Wednesday, January 12, 2011 by Michael Kanin

Council Member Laura Morrison is raising concerns about the city’s Imagine Austin comprehensive plan. Those worries, which center around the city’s ability to accurately quantify both the projected density for future mixed use zoning and the difference between the comprehensive plan and existing neighborhood-constructed future land use maps, could ultimately delay the project.


Morrison questioned city staff at the year’s first meeting of the Comprehensive Planning and Transportation Council subcommittee. There, she eventually engaged in a back-and-forth with Garner Stoll, the assistant director of Austin’s Planning and Development Review department, about the nature of the plan itself, and how rigorous its comparison between the land use maps and the comprehensive plan should be.


Though subcommittee chair, Council Member Sheryl Cole, seemed eager to push the process along, she ultimately instructed Stoll and his team to return to her group with answers to Morrison’s questions. They are scheduled to be back for the subcommittee’s next meeting on Feb. 8.


As part of the public outreach portion of its effort, the city’s planning department scheduled exercises designed to allow Austinites to offer their input about the comprehensive plan. This included a portion of the game that allowed them to reassign zoning uses around the city.


City officials refer to this effort as a chip exercise. According to the web site for the project, “participants in the chip exercise were allowed to exchange different land use types, so long as the total level of population and jobs stayed the same.”


Morrison wondered about the solidity of the population density numbers associated with mixed use in the chip exercise. “I’m a little confused about all this then,” she said. “We have hardcore numbers in the chips. And so you’re saying that in some places, the chip—which you’re counting on being 3,750 (people)–means 3,750. In other places it means less and other places it means more? It is an arithmetic exercise.”


“The concern I have and the disconnect I see is that…I don’t know why we had to go through the chip exercise to look at the various potential patterns,” she later added.


Stoll told her that the staff stood behind the effort. “There would be other ways of doing it,” he said. “But if you want numbers associated with the alternatives, numbers that might be predicted on the roadways, or acres of land used, or open space, then you have to assign it to some real estate.”


Morrison responded with a note of frustration. “What’s difficult for me is that sometimes we say the numbers mean something and then we say they don’t mean something and so I appreciate people getting confused,” she said.


She also questioned staff about the relationship between existing neighborhood plans and the would-be comprehensive plan. “My fundamental question is, are you going to be able to answer the question of how is the draft preferred scenario consistent or where is it inconsistent with neighborhood plans,” she said.


Stoll said that he hoped so. He detailed work that his staff had engaged in with the community in an effort to reconcile some differences between the future land use maps and the comprehensive plan.

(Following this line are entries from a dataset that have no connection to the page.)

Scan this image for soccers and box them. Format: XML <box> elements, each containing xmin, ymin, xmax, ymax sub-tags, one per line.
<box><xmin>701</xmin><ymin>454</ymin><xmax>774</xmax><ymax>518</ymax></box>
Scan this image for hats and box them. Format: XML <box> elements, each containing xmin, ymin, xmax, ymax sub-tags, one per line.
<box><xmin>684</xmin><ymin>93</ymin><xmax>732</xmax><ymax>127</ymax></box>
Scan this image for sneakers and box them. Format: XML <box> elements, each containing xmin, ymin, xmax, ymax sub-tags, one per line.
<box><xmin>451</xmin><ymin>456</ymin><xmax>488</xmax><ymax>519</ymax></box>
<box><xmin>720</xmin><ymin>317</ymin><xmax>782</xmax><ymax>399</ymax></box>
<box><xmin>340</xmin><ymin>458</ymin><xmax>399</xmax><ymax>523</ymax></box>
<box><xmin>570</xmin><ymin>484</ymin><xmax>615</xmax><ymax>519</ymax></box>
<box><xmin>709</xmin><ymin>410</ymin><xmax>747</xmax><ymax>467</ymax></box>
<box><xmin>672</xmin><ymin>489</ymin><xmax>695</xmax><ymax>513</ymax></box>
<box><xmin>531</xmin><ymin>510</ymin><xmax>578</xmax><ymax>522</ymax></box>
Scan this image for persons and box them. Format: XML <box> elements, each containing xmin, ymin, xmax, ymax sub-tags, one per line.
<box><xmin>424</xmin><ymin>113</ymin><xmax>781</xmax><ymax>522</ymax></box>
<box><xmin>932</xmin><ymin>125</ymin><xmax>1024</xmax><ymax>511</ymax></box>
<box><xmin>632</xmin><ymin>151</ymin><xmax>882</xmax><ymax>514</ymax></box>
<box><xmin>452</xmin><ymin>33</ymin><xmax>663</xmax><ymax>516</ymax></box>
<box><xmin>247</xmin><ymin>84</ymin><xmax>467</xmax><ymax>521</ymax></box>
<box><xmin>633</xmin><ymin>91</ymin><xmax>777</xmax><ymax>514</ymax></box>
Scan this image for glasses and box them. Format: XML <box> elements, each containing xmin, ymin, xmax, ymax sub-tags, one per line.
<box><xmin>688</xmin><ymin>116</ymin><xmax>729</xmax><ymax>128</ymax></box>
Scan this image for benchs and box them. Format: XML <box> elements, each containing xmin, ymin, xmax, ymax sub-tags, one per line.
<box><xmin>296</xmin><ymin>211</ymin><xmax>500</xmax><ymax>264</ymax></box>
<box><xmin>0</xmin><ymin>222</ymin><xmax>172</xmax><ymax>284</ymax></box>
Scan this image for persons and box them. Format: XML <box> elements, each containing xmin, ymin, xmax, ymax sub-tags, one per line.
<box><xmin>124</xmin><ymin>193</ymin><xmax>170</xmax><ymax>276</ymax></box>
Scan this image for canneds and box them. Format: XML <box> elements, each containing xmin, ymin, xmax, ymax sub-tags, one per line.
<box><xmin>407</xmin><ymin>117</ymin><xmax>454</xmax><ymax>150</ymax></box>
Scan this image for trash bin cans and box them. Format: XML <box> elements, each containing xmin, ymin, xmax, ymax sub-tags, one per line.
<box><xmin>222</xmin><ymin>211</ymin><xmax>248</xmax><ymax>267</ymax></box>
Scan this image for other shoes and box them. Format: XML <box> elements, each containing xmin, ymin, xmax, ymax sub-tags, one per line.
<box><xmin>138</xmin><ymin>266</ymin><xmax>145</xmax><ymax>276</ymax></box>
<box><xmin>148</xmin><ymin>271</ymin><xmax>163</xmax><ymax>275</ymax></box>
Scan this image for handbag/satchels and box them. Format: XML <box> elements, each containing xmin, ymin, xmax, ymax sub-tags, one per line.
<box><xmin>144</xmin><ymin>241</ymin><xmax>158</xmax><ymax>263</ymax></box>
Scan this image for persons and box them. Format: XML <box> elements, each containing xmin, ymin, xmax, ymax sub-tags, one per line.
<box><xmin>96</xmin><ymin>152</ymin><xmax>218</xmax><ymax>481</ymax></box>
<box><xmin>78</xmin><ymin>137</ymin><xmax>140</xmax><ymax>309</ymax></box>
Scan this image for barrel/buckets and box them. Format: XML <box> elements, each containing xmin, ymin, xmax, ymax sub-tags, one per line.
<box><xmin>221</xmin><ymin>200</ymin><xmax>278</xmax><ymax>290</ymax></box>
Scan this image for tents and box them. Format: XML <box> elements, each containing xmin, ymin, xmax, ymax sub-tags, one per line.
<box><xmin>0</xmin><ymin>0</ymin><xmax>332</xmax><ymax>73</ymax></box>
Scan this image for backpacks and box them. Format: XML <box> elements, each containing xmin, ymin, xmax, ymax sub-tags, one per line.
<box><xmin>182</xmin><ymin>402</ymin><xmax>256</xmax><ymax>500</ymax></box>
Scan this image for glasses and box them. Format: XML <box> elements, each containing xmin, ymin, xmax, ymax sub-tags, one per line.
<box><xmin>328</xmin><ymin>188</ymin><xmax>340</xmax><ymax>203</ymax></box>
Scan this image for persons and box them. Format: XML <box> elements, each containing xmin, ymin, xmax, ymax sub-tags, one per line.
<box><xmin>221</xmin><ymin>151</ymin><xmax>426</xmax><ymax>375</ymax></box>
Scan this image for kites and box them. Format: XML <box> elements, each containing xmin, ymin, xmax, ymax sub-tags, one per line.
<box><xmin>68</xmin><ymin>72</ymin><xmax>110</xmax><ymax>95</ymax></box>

Still, his answer—and that of one of his colleagues—didn’t seem to satisfy Morrison.


“I wonder how all the timeline of that is going to work, because, I think, as a council member—and I would assume some of my colleagues would want to know when we’re endorsing the preferred scenario in March—where is it consistent or inconsistent,” she said. “It takes me back to this disconnect we have…sometimes we have numbers and sometimes we don’t,” she said.


Ultimately, Morrison seemed to settle on the idea that staff needed to include a quantitative review of how the land use maps relate to the comprehensive plan. “My feeling is it’s very important to do this because in many, many places we’re going to show that what show’s up on the (comprehensive plan) scenario is very, very close to what’s on the (future land use maps)–and if things are different, we need to know that before going forward.”


Cole said that she would like to keep the plan moving forward. She compared the planning process to the U.S. Constitution and its amendments, and suggested that the plan’s architects return to fill in some of their gaps after the scenario had been approved. “I don’t want to slow down the comprehensive plan, and I certainly understand that a much more (rigorous) analysis would cost much more money,” she said.